A new study reveals that a diet consisting of high-fat food products like whole milk, cream and butter may increase the risk of death years for breast cancer survivors.
The research included analyzing data from about 1,900 women who were monitored over a course of almost 15 years. The women who participated in the study were diagnosed between 1997 and 2000 with an early stage of the disease.
The participants provided information regarding their diets from the beginning of the study, while most also gave this information six years later.
Out of the nearly 1,900 women who participated in the study, 349 had their cancer return over the time period of the research and 372 women died. About half, or 189 deaths, were recorded and were found to be a result of breast cancer.
One of the study's authors, Candyce Kroenke who is a staff scientist with the Kaiser Permanente Division of Research in Oakland, Calif., said that women "who ate one or more servings of high-fat dairy a day had a 49 percent higher risk of breast cancer death compared to those who ate up to half a serving a day."
The study, published in the Journal of the National Cancer Institute, found that women in the group that consumed more high-fat dairy foods-characterized by eating one serving or more of a high-fat dairy product per day-displayed a 64 percent increased risk of dying from any cause.

→ What to produce
Extend the article on high-fat dairy and breast cancer survivors, picking up right after its final sentence.

(Saved entries)
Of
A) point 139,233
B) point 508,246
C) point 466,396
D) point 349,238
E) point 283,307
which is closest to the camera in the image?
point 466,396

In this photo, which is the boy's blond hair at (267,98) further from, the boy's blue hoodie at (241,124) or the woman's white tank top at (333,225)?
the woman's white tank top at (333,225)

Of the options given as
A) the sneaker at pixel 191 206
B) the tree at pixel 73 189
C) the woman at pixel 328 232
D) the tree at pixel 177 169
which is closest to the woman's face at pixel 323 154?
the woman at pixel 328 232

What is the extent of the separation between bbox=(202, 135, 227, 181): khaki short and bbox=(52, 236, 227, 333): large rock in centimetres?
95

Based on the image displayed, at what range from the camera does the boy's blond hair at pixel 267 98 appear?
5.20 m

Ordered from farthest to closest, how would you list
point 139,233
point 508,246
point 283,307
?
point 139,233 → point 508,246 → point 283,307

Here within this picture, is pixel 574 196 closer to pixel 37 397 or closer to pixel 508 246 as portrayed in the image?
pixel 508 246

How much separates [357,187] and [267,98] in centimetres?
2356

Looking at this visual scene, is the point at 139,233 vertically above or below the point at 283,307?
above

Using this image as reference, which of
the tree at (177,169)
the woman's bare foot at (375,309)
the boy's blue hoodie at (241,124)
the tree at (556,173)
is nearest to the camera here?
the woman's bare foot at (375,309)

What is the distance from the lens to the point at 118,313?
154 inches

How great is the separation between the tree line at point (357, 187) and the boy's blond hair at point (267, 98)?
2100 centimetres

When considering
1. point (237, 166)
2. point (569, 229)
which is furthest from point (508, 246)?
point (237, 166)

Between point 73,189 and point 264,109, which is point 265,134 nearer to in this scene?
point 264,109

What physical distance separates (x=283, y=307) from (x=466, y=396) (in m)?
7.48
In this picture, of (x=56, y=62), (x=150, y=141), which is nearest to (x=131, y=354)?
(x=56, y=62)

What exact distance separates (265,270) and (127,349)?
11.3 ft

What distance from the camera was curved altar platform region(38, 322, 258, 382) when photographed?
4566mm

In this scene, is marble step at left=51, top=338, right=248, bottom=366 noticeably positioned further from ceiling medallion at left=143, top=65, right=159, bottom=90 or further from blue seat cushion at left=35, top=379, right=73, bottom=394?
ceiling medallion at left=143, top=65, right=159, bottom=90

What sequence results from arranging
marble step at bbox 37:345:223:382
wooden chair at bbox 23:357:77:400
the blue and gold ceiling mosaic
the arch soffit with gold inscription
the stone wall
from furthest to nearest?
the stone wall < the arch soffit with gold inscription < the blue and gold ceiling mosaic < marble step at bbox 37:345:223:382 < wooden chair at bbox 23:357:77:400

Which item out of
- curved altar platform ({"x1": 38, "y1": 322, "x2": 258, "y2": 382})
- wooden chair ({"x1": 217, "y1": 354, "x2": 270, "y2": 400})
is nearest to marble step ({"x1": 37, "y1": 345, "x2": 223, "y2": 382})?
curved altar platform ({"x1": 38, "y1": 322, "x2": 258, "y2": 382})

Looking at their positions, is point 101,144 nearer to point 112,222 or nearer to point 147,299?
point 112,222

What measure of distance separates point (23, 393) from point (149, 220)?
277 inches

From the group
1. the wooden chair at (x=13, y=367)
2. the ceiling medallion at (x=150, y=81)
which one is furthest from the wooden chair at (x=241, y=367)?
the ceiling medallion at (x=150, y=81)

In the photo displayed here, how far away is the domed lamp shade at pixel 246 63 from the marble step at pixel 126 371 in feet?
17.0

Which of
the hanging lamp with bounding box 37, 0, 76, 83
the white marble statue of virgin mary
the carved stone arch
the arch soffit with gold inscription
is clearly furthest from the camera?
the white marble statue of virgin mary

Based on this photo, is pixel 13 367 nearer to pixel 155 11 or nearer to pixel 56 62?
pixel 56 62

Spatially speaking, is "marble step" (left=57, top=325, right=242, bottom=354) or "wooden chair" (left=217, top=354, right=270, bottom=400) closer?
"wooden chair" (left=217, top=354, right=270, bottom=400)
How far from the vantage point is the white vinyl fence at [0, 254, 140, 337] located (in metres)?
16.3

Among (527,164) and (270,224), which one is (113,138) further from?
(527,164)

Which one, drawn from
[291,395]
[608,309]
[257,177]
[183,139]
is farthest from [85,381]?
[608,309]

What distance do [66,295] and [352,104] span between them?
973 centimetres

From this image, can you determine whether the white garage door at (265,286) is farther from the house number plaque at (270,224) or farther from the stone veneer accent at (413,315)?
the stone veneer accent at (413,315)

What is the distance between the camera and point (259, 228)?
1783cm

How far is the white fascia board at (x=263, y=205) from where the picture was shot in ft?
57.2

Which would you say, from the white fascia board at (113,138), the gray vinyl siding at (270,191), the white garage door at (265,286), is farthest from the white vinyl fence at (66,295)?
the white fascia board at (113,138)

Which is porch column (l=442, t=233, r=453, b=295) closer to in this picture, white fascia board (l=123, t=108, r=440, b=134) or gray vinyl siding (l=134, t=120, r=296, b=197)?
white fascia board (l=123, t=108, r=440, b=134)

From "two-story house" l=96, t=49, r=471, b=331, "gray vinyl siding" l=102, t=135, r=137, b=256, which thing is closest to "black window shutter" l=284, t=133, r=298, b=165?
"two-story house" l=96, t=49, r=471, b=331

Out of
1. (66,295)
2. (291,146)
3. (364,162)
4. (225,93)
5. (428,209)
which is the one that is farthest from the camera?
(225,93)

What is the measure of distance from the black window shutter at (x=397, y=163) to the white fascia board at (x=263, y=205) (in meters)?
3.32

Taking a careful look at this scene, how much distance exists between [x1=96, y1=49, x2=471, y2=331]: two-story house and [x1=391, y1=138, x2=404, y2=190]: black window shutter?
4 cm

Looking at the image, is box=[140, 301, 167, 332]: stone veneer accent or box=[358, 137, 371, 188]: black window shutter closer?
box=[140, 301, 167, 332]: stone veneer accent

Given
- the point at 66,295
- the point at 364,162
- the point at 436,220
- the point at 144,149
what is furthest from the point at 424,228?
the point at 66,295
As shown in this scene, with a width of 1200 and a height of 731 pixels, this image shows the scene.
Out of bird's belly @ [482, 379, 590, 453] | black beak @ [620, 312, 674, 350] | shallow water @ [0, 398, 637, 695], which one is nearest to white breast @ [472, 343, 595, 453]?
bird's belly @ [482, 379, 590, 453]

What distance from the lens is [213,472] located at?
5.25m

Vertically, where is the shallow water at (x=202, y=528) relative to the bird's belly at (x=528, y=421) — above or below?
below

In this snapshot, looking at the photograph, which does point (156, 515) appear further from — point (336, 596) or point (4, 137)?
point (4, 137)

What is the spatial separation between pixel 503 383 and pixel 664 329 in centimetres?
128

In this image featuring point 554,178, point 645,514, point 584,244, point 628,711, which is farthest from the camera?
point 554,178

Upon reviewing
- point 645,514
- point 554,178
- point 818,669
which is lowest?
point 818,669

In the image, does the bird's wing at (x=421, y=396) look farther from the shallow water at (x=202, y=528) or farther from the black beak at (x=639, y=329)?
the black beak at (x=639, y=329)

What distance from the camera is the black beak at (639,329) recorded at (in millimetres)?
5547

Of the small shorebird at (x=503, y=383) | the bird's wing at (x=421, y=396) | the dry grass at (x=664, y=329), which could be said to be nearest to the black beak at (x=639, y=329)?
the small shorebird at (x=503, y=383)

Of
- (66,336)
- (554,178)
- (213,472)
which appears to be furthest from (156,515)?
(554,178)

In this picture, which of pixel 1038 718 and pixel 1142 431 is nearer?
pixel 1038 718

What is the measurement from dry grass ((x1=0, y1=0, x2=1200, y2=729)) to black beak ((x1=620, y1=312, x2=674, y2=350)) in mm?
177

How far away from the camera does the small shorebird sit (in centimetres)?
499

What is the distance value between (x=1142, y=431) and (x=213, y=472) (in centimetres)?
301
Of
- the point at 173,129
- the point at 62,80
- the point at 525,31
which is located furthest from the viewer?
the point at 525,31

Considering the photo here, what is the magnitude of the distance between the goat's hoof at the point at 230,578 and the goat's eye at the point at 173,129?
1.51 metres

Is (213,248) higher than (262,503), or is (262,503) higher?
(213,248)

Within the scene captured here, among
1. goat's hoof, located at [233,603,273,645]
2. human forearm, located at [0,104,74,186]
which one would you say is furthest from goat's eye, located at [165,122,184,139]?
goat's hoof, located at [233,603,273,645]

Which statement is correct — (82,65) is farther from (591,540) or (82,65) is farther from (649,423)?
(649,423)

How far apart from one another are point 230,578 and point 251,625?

→ Solved problem
But Kroenke also said that the data did not show any significant link between a diet of high-fat dairy foods and the recurrence of breast cancer.
"This is really one of the early studies of this topic," said Leslie Bernstein who was not involved in the study and is the director of the division of cancer etiology in the Beckman Research Institute at the City of Hope Comprehensive Cancer Center in Duarte, Calif.
"It's an interesting finding."
But researchers agree that more studies need to be conducted on the issue to determine if there really is a link between increased death years and a high-fat dairy diet.
"If women have breast cancer and are trying to reduce their estrogen exposure, shifting away from high-fat dairy to lower-fat dairy would make sense," Kroenke said.